REQUIRED TASK:
Please continue the post below about installing speaker back boxes in a home theater's rear wall, picking up after its final sentence.

[BEGIN EXTRACT]

I had the rear wall temporarily tilted up into position, knowing I needed to pull it down to reframe all the back boxes, reframe the 2x6, wire the rear half of the theater with high and low voltage wires, shift the 2" conduit to the top of the steel beam pocket and a whole host of other tasks. I'll cover some of the details in another post, but in this post I'll cover the back box installation in a completed rear wall.

Here's where I started with the rear wall reframed and installed with Kinetics decoupling brackets


Family shot of all the rear wall back boxes being photobombed by one of the right side speaker back boxes


I sliced up a sheet of paper to the exact width / depth footprint of a Procella P6V and placed it in one of the side channel back boxes to show the size differences between the side and rear back boxes. The small gap behind the paper is for the speaker wire.

[END EXTRACT]
[BEGIN MATERIAL]

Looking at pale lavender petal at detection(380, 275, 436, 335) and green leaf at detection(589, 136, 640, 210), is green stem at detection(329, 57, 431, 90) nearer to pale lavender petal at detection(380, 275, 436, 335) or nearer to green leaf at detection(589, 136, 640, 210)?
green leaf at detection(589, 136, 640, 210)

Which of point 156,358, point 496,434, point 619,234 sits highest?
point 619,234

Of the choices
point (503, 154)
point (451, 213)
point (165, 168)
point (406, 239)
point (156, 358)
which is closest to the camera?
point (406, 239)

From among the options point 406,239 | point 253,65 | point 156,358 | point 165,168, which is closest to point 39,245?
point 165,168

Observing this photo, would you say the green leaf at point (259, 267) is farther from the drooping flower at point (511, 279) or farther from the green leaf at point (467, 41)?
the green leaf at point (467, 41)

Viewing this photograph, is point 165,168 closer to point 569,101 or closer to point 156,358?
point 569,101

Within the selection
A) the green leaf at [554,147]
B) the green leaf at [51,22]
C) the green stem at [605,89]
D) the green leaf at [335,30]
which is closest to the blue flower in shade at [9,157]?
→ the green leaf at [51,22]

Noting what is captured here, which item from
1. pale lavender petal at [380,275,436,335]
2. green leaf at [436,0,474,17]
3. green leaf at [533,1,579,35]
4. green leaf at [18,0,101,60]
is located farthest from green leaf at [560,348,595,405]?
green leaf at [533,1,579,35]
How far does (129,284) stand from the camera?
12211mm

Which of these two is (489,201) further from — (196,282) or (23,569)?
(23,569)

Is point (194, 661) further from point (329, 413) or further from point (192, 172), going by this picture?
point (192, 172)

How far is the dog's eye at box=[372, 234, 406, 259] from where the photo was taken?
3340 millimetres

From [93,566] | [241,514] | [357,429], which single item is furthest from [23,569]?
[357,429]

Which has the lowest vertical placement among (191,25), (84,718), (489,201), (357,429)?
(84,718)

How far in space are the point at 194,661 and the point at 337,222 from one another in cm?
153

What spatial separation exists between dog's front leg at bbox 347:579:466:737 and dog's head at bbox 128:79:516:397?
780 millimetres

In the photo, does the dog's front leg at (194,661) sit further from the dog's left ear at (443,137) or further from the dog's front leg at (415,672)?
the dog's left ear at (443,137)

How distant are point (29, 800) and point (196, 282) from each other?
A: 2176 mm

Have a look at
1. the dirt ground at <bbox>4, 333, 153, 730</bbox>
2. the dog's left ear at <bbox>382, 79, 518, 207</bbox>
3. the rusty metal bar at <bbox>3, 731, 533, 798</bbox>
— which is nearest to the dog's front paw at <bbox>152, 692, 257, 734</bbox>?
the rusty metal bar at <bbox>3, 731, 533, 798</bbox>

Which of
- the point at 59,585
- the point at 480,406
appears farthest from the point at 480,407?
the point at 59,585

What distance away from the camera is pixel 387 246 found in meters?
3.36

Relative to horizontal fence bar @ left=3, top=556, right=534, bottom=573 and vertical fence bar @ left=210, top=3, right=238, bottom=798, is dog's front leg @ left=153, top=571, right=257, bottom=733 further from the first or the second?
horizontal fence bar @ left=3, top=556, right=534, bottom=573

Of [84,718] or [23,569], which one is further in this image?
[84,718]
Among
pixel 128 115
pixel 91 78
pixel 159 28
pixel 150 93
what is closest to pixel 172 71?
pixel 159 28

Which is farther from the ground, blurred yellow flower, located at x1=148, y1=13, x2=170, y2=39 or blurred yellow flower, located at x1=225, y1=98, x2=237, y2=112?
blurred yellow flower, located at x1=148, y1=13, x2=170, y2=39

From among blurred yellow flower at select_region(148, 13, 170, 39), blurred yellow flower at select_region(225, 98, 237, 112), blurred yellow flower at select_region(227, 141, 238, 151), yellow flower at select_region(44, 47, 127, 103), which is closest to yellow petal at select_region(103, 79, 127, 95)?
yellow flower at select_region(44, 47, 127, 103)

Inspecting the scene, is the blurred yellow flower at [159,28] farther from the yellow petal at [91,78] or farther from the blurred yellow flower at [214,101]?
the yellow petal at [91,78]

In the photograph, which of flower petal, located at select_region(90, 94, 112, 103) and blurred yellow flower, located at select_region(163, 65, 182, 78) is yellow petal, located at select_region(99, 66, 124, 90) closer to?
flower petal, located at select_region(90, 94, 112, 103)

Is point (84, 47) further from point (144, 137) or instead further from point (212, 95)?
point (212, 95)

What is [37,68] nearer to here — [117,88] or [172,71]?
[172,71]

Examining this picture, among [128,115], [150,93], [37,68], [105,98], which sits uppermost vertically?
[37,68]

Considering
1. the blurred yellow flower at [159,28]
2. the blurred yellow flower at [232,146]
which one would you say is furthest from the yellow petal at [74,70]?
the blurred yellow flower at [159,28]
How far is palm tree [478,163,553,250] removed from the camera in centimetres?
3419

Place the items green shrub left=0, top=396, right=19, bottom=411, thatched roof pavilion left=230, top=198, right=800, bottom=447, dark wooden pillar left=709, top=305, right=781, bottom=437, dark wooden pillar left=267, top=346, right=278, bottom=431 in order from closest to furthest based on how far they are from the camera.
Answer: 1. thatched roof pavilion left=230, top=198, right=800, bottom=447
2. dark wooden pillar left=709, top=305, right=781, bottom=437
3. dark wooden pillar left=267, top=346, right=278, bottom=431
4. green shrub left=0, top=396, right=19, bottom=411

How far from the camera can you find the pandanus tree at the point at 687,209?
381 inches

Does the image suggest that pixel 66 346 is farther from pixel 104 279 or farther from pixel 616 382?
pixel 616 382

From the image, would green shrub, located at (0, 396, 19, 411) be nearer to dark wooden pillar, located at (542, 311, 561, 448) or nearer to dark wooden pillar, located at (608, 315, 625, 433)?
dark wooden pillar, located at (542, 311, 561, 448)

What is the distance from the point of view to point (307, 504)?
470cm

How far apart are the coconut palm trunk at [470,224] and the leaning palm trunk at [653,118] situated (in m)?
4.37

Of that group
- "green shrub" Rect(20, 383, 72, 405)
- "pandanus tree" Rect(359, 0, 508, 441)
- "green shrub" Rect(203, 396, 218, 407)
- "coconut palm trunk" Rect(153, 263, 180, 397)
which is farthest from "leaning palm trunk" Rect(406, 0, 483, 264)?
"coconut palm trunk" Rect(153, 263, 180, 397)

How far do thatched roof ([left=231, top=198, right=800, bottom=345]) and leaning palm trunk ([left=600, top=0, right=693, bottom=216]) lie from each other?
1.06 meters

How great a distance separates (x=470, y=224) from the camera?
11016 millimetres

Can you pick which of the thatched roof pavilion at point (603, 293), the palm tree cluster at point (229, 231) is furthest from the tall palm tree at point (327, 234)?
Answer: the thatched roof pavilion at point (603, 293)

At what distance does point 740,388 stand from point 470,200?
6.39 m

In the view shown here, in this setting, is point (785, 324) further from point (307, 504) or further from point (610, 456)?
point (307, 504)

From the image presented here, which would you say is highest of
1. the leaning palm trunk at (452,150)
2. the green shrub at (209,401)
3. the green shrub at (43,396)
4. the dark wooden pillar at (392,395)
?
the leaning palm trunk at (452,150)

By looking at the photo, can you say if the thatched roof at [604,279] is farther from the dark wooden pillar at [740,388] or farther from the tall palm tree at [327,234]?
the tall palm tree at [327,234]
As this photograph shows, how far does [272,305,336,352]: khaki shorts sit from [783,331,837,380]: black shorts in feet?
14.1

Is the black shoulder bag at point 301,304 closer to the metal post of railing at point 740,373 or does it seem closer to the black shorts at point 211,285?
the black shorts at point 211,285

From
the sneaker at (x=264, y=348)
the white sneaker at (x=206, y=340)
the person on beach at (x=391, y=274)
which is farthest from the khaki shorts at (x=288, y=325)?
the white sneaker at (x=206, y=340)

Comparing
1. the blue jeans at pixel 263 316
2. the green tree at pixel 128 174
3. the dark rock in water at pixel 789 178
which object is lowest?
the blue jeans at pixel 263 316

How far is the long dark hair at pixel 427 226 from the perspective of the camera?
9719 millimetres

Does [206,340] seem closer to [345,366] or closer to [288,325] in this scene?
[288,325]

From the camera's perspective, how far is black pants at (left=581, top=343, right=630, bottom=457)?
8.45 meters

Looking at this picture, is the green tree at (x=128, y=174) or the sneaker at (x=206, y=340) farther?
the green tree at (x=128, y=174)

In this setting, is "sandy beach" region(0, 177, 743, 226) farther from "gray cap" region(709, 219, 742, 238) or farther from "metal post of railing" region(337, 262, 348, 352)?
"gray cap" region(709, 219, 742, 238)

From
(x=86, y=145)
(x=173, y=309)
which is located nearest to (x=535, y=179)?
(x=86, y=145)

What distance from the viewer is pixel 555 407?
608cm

[END MATERIAL]

RESULT OF THIS TASK:
And here is the same piece of paper in the rear back boxes which I made 1 inch wider and a couple inches deeper. I did this so I could angle the rear surrounds up to 30 degrees toward the main listening position. The rear speakers were to be mounted about 15" further toward the center of the room per the layout plan. Since I am not putting speakers in my columns, I moved the rear speakers toward the outer walls this 15" to keep an ideal column placement aesthetic. Using the wide surrounds at their planned location would have offered no place for the rear columns. This is one of the reasons I am currently in the process of converting my Procella P6 to P6V because the different form factor kept the acoustic center of the speaker much more near the original plan vs. the horizontal version.


I built a new MDF back box for the center of the room which will house all the 'stuff' you want in a theater but don't necessarily need constant access...things like 3D glasses, the Buttkicker LFE quick connect boxes, charging stations for the PS4 Pro and XBOX ONE controllers, an iPad Mini docking station, the charging stand for my Savant remote, etc. The box seems suspended in air, but once the riser is built, this box is located just above the riser decking.


Looking at the underside of the center box, I lined up the center line of the room with the center line of the box


Added vertical framing on either side of the box to land the drywall


I slipped the left rear sub back box into position...


....and set the left rear surround back box into position, perfectly aligning the edges...


...and marked the location in the framing.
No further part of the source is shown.